▶ Material supplied
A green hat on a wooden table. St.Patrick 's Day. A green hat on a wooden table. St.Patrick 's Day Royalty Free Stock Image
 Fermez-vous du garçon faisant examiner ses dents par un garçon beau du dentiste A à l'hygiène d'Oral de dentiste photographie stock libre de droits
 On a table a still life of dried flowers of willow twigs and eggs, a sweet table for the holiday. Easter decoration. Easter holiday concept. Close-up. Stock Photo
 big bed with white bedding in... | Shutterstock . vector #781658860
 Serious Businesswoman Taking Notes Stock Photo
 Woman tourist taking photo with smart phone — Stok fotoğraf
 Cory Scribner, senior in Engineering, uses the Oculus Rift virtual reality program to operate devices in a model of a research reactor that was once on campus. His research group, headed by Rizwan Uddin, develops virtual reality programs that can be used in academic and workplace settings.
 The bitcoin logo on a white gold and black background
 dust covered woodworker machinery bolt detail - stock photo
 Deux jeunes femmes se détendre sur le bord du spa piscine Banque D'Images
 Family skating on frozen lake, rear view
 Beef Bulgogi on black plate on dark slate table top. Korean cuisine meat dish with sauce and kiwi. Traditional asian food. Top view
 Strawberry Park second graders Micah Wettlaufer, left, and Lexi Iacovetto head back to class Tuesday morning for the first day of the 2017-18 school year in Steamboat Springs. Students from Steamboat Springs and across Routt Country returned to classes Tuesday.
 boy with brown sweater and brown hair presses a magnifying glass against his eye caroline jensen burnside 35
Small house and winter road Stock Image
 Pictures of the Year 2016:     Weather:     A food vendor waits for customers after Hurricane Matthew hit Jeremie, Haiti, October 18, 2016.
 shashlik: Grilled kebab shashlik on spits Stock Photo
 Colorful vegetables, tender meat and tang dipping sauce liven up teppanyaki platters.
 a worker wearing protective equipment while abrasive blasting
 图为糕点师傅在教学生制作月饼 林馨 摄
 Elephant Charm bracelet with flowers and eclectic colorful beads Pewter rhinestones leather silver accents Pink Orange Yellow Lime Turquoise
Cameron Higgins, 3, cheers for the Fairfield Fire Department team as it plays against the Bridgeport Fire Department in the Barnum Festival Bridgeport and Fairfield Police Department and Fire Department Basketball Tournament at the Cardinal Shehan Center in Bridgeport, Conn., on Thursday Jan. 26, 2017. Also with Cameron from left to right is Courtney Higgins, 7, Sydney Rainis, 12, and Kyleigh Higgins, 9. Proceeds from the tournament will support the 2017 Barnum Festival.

▶ Work item
Reprint the whole listing above exactly.

▶ Answer
A green hat on a wooden table. St.Patrick 's Day. A green hat on a wooden table. St.Patrick 's Day Royalty Free Stock Image
 Fermez-vous du garçon faisant examiner ses dents par un garçon beau du dentiste A à l'hygiène d'Oral de dentiste photographie stock libre de droits
 On a table a still life of dried flowers of willow twigs and eggs, a sweet table for the holiday. Easter decoration. Easter holiday concept. Close-up. Stock Photo
 big bed with white bedding in... | Shutterstock . vector #781658860
 Serious Businesswoman Taking Notes Stock Photo
 Woman tourist taking photo with smart phone — Stok fotoğraf
 Cory Scribner, senior in Engineering, uses the Oculus Rift virtual reality program to operate devices in a model of a research reactor that was once on campus. His research group, headed by Rizwan Uddin, develops virtual reality programs that can be used in academic and workplace settings.
 The bitcoin logo on a white gold and black background
 dust covered woodworker machinery bolt detail - stock photo
 Deux jeunes femmes se détendre sur le bord du spa piscine Banque D'Images
 Family skating on frozen lake, rear view
 Beef Bulgogi on black plate on dark slate table top. Korean cuisine meat dish with sauce and kiwi. Traditional asian food. Top view
 Strawberry Park second graders Micah Wettlaufer, left, and Lexi Iacovetto head back to class Tuesday morning for the first day of the 2017-18 school year in Steamboat Springs. Students from Steamboat Springs and across Routt Country returned to classes Tuesday.
 boy with brown sweater and brown hair presses a magnifying glass against his eye caroline jensen burnside 35
Small house and winter road Stock Image
 Pictures of the Year 2016:     Weather:     A food vendor waits for customers after Hurricane Matthew hit Jeremie, Haiti, October 18, 2016.
 shashlik: Grilled kebab shashlik on spits Stock Photo
 Colorful vegetables, tender meat and tang dipping sauce liven up teppanyaki platters.
 a worker wearing protective equipment while abrasive blasting
 图为糕点师傅在教学生制作月饼 林馨 摄
 Elephant Charm bracelet with flowers and eclectic colorful beads Pewter rhinestones leather silver accents Pink Orange Yellow Lime Turquoise
Cameron Higgins, 3, cheers for the Fairfield Fire Department team as it plays against the Bridgeport Fire Department in the Barnum Festival Bridgeport and Fairfield Police Department and Fire Department Basketball Tournament at the Cardinal Shehan Center in Bridgeport, Conn., on Thursday Jan. 26, 2017. Also with Cameron from left to right is Courtney Higgins, 7, Sydney Rainis, 12, and Kyleigh Higgins, 9. Proceeds from the tournament will support the 2017 Barnum Festival.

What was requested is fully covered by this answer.